Stored data ::
════════════════

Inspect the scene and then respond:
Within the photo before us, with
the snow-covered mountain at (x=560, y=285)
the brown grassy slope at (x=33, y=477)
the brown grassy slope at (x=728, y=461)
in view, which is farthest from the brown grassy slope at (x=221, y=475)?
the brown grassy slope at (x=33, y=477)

════════════════

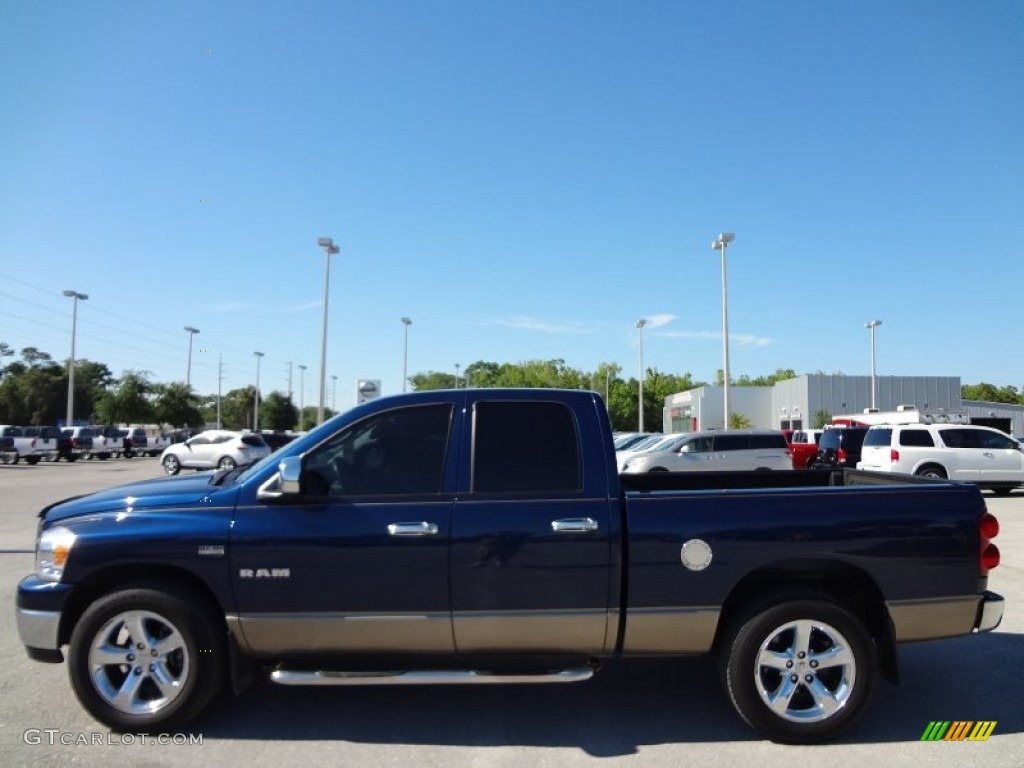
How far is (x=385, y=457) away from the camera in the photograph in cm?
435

════════════════

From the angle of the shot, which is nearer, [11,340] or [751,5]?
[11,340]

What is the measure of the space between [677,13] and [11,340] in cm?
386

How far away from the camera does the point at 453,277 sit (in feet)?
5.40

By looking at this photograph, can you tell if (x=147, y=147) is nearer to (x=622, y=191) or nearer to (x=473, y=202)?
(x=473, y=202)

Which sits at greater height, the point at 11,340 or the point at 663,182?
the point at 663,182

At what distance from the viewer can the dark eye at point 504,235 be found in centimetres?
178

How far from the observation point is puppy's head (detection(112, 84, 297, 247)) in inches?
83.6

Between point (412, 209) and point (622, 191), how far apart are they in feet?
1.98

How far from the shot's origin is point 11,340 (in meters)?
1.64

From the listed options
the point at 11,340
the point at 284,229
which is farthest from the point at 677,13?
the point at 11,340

════════════════

What you need to do ::
Find each line in the entries above that contains the word "grassy" and copy those lines. Case counts.

Written answer ::
the brown grassy slope at (x=33, y=477)
the brown grassy slope at (x=728, y=461)
in view, which is farthest from the brown grassy slope at (x=221, y=475)?
the brown grassy slope at (x=33, y=477)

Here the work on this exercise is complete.